Dans un contrepied quasi-complet, Camille Dorioz dénonce un risque « cancérigène probable » et « de possibles problèmes de perturbation endocrinienne », qui pourraient « avoir un impact même à très faible dose » sur énormément de personnes rentrées en contact avec le glyphosate ou ses résidus. C’est également la position du CIRC qui a classé le produit dans la catégorie 2A, celle des cancérogènes probables. L’ingénieur agronome dénonce une stratégie de dissimulation de la part d’industriels qui savent que les scientifiques ne parviennent pas à l’heure actuelle à déterminer avec certitude les différents facteurs d’apparition des cancers.
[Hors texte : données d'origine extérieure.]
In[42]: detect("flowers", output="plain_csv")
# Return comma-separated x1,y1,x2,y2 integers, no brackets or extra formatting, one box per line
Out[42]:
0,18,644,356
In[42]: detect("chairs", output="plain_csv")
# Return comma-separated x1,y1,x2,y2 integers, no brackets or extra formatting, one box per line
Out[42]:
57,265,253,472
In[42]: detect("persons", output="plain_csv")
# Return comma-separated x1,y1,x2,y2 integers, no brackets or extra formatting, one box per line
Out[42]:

Une absence de preuve dont profiteraient les marchands d’herbicides.

Qui croire ?

Il est au final très complexe d’affirmer avec certitude qui a raison ou tort à propos du glyphosate. Sa dangerosité est reconnue par une majorité des chercheurs, mais les enjeux économiques qui entourent cette molécule sont tellement importants et les études tellement nombreuses que le débat ne peut plus prétendre être simplement scientifique.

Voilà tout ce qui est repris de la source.